• Kurze Aufgabe:
Wandle die folgenden Zeilen in eine JSON-Liste von Zeichenketten um, mit einem Eintrag pro Zeile und ohne Leerzeilen. Lass die Bilder dabei weg.

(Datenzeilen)
------------------------------------------------
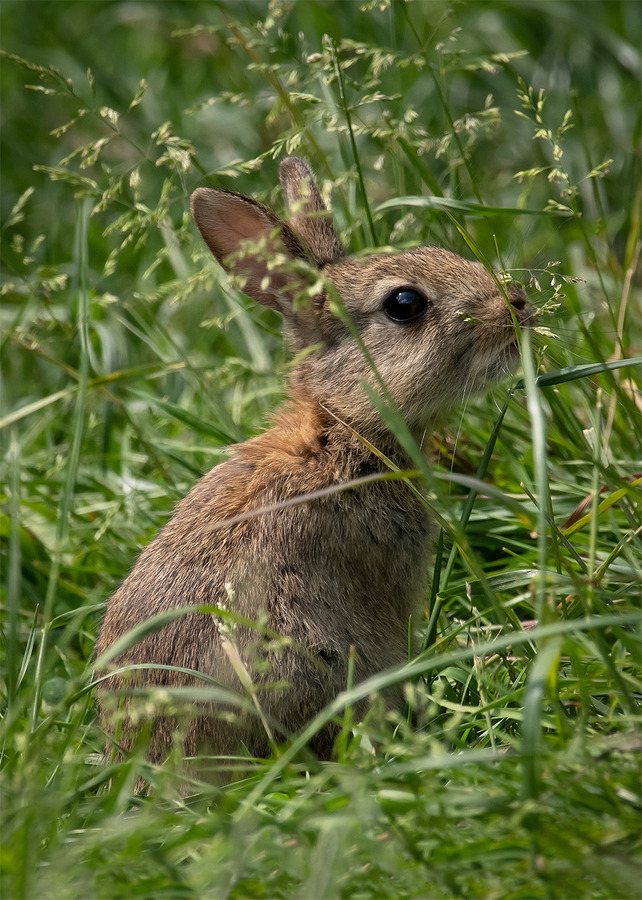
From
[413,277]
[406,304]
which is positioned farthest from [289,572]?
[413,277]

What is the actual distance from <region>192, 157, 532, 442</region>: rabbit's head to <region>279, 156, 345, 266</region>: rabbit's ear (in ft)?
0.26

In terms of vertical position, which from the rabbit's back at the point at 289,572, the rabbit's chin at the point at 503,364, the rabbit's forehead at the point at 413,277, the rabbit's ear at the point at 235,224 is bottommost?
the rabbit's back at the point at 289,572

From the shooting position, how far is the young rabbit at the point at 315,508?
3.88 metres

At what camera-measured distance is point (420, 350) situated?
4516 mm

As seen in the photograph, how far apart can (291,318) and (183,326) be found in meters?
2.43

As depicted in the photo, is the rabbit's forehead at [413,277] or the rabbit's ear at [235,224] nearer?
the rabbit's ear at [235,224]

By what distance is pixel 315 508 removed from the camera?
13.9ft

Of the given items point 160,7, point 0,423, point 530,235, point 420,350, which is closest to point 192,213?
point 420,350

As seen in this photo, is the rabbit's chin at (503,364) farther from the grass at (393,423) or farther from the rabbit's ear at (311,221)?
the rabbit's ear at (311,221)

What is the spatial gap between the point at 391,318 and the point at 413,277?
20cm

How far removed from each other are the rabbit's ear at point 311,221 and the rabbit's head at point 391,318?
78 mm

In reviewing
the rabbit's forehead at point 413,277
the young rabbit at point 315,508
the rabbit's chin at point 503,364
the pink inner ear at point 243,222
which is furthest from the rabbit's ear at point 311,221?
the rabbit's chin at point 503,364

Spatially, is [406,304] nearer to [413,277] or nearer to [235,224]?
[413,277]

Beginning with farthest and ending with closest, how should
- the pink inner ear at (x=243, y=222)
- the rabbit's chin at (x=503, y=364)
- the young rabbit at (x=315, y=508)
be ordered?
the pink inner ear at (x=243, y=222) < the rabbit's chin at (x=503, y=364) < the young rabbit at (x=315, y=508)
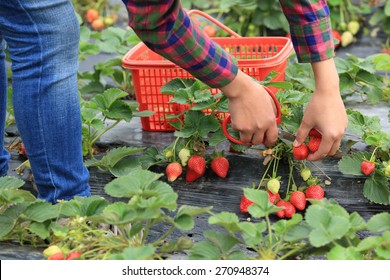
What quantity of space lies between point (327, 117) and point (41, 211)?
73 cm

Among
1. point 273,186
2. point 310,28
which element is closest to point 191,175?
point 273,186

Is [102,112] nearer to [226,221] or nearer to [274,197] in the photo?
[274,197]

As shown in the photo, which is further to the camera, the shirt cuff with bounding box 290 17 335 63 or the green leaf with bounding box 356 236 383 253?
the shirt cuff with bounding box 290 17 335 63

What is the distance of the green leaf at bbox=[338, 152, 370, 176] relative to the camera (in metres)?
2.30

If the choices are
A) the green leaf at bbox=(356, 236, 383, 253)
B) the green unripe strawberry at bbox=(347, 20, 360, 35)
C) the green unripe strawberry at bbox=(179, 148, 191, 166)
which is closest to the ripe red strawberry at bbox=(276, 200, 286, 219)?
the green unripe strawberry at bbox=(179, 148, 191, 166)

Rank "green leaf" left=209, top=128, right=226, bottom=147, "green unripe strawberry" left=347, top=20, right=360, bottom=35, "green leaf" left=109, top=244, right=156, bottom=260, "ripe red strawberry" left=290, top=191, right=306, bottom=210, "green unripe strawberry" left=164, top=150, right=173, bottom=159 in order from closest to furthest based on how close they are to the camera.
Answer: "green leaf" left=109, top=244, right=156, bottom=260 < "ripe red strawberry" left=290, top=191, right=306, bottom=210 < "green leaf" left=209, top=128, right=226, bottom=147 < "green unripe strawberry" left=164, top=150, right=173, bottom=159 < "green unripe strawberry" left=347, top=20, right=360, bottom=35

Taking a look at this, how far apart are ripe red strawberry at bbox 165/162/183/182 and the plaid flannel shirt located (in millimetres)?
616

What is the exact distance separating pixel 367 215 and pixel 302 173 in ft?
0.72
------------------------------------------------
• Ausgabe:
[
  "From",
  "[413,277]",
  "[406,304]",
  "which is positioned farthest from [289,572]?",
  "[413,277]",
  "What is the actual distance from <region>192, 157, 532, 442</region>: rabbit's head to <region>279, 156, 345, 266</region>: rabbit's ear (in ft)?",
  "0.26",
  "In terms of vertical position, which from the rabbit's back at the point at 289,572, the rabbit's chin at the point at 503,364, the rabbit's forehead at the point at 413,277, the rabbit's ear at the point at 235,224 is bottommost?",
  "the rabbit's back at the point at 289,572",
  "From the shooting position, how far is the young rabbit at the point at 315,508?",
  "3.88 metres",
  "At what camera-measured distance is point (420, 350) situated?",
  "4516 mm",
  "As seen in the photograph, how far apart can (291,318) and (183,326) be found in meters?",
  "2.43",
  "As depicted in the photo, is the rabbit's forehead at [413,277] or the rabbit's ear at [235,224] nearer?",
  "the rabbit's ear at [235,224]",
  "By what distance is pixel 315 508 removed from the camera?",
  "13.9ft",
  "Of the given items point 160,7, point 0,423, point 530,235, point 420,350, which is closest to point 192,213?",
  "point 420,350",
  "As seen in this photo, is the rabbit's chin at (503,364) farther from the grass at (393,423) or farther from the rabbit's ear at (311,221)?",
  "the rabbit's ear at (311,221)",
  "What is the spatial gap between the point at 391,318 and the point at 413,277?",
  "20cm",
  "How far removed from each other are the rabbit's ear at point 311,221 and the rabbit's head at point 391,318?",
  "78 mm",
  "In reviewing",
  "the rabbit's forehead at point 413,277",
  "the young rabbit at point 315,508",
  "the rabbit's chin at point 503,364",
  "the pink inner ear at point 243,222",
  "which is furthest from the rabbit's ear at point 311,221?",
  "the rabbit's chin at point 503,364",
  "Spatially, is [406,304] nearer to [413,277] or nearer to [235,224]?",
  "[413,277]",
  "Beginning with farthest and ending with closest, how should",
  "- the pink inner ear at (x=243, y=222)",
  "- the rabbit's chin at (x=503, y=364)",
  "- the young rabbit at (x=315, y=508)",
  "be ordered?",
  "the pink inner ear at (x=243, y=222) < the rabbit's chin at (x=503, y=364) < the young rabbit at (x=315, y=508)",
  "What quantity of space lies between point (327, 117) and point (41, 211)?",
  "73 cm",
  "Among",
  "1. point 273,186",
  "2. point 310,28",
  "which element is closest to point 191,175?",
  "point 273,186",
  "Is [102,112] nearer to [226,221] or nearer to [274,197] in the photo?",
  "[274,197]",
  "As shown in the photo, which is further to the camera, the shirt cuff with bounding box 290 17 335 63 or the green leaf with bounding box 356 236 383 253?",
  "the shirt cuff with bounding box 290 17 335 63",
  "What is the distance of the green leaf at bbox=[338, 152, 370, 176] relative to the camera (in metres)?",
  "2.30",
  "If the choices are",
  "A) the green leaf at bbox=(356, 236, 383, 253)",
  "B) the green unripe strawberry at bbox=(347, 20, 360, 35)",
  "C) the green unripe strawberry at bbox=(179, 148, 191, 166)",
  "which is closest to the ripe red strawberry at bbox=(276, 200, 286, 219)?",
  "the green unripe strawberry at bbox=(179, 148, 191, 166)",
  "Rank \"green leaf\" left=209, top=128, right=226, bottom=147, \"green unripe strawberry\" left=347, top=20, right=360, bottom=35, \"green leaf\" left=109, top=244, right=156, bottom=260, \"ripe red strawberry\" left=290, top=191, right=306, bottom=210, \"green unripe strawberry\" left=164, top=150, right=173, bottom=159 in order from closest to furthest based on how close they are to the camera.",
  "Answer: \"green leaf\" left=109, top=244, right=156, bottom=260 < \"ripe red strawberry\" left=290, top=191, right=306, bottom=210 < \"green leaf\" left=209, top=128, right=226, bottom=147 < \"green unripe strawberry\" left=164, top=150, right=173, bottom=159 < \"green unripe strawberry\" left=347, top=20, right=360, bottom=35",
  "Taking a look at this, how far apart are ripe red strawberry at bbox 165/162/183/182 and the plaid flannel shirt located (in millimetres)?",
  "616",
  "What is the exact distance separating pixel 367 215 and pixel 302 173 in ft?",
  "0.72"
]